[Start of Attachment]

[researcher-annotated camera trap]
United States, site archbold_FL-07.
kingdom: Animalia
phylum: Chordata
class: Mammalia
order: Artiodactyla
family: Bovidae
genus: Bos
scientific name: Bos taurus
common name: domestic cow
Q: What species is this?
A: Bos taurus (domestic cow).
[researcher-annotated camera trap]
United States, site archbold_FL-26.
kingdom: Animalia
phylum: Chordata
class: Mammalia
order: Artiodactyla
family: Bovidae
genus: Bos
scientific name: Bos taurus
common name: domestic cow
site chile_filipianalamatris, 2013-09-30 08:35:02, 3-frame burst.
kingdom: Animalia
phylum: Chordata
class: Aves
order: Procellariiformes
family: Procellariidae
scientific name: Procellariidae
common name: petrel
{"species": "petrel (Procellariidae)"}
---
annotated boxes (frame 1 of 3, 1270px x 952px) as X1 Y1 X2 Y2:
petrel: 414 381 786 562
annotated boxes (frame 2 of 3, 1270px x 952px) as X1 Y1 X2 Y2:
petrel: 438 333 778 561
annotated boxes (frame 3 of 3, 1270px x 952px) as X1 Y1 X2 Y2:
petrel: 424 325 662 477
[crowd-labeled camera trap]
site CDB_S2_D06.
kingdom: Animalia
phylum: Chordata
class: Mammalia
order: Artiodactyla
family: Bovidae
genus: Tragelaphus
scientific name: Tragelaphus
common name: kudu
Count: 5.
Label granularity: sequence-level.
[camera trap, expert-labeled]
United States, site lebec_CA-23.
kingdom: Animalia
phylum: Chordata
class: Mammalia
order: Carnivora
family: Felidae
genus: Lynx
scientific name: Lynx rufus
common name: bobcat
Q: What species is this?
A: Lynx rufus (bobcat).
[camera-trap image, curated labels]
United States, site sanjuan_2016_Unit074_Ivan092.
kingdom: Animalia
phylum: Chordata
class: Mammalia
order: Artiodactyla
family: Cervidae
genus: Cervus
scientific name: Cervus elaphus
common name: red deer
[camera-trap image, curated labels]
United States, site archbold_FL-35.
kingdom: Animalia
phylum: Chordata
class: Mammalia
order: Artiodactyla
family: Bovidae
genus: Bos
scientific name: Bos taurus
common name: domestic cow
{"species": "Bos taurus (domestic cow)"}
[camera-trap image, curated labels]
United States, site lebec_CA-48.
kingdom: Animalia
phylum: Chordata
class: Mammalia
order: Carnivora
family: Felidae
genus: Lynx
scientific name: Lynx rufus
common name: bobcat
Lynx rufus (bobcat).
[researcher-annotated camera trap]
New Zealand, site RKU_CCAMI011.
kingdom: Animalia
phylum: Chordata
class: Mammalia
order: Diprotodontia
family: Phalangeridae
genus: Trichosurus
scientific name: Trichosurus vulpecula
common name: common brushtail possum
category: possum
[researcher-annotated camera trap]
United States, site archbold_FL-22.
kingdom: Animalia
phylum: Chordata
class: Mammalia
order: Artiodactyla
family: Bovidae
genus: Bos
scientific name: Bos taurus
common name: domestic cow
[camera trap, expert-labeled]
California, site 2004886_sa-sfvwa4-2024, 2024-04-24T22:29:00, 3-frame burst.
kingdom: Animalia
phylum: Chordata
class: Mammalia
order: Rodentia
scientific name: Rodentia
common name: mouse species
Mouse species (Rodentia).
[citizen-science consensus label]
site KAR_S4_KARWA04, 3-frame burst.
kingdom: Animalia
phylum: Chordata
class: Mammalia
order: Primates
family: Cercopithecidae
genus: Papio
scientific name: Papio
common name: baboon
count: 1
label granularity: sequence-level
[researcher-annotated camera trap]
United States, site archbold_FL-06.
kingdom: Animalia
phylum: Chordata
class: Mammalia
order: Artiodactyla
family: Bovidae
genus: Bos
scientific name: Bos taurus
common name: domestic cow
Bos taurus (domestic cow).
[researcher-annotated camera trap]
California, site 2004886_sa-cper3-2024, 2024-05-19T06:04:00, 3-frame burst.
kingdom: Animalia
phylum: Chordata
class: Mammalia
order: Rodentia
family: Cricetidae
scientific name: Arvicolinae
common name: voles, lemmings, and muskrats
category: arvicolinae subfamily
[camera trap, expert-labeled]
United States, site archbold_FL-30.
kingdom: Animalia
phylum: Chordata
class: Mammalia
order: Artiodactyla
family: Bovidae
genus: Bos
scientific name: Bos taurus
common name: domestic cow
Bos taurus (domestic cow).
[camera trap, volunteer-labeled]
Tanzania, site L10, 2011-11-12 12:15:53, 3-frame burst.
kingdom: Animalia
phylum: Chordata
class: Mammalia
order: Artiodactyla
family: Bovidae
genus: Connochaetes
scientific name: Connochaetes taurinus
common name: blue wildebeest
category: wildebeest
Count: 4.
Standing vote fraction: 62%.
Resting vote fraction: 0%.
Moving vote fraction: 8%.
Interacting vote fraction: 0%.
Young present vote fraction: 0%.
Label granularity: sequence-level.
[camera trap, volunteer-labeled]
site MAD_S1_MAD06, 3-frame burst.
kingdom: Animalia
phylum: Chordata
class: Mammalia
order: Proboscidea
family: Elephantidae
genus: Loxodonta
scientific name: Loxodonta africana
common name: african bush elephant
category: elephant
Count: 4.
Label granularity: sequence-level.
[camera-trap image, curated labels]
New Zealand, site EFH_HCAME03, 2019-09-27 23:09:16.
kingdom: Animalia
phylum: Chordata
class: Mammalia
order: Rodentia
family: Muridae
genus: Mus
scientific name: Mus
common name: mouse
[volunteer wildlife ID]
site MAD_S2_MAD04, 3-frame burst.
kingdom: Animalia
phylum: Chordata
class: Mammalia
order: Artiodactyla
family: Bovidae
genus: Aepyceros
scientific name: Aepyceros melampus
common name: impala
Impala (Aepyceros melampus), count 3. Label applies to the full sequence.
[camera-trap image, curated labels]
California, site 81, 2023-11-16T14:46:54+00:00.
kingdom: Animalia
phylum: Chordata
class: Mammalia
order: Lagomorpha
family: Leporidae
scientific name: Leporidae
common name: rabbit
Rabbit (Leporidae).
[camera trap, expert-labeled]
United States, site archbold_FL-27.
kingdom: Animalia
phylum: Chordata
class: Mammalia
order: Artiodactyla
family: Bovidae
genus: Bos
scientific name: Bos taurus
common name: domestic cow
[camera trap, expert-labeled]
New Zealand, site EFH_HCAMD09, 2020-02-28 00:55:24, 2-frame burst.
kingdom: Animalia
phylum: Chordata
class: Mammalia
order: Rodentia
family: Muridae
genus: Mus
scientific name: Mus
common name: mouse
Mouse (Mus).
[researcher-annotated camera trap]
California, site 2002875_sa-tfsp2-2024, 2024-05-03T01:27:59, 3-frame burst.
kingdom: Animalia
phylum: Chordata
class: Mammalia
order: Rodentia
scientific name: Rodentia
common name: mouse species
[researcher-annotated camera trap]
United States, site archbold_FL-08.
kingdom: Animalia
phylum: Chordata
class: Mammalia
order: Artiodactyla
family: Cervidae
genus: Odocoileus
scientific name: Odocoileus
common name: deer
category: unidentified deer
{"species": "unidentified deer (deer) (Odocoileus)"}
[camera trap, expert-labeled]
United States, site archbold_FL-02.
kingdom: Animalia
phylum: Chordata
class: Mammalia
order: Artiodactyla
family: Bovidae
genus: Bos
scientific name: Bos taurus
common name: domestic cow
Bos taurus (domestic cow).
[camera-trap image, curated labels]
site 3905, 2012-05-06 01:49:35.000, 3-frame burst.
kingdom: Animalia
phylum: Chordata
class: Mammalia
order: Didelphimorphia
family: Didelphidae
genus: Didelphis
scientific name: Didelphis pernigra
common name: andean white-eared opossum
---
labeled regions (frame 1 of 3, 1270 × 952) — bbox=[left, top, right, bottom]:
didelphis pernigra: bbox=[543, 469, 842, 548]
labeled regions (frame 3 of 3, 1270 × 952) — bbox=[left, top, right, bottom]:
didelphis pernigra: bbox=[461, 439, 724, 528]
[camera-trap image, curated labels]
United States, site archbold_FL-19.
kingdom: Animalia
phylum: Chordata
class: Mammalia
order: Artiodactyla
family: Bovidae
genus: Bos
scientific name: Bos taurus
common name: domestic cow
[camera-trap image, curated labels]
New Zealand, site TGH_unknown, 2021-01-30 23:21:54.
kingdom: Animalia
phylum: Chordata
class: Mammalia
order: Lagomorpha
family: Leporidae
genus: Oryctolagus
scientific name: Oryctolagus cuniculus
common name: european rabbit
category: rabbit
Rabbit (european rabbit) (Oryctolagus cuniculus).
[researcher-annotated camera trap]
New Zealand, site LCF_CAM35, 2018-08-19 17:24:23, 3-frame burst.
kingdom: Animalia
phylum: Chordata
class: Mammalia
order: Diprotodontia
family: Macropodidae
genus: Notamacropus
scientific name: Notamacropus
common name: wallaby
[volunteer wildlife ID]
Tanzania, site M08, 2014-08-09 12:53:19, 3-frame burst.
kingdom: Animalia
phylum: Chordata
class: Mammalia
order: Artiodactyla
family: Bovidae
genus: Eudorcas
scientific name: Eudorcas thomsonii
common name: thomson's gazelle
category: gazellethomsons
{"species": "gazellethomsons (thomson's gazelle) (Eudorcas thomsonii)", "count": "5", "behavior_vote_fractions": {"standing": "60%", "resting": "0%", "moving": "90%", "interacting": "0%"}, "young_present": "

[End of Attachment]

■ Exercise directions: Taking every line of the records above into account, tally those that contain "California" and give only the total.

■ Exercise answer: 4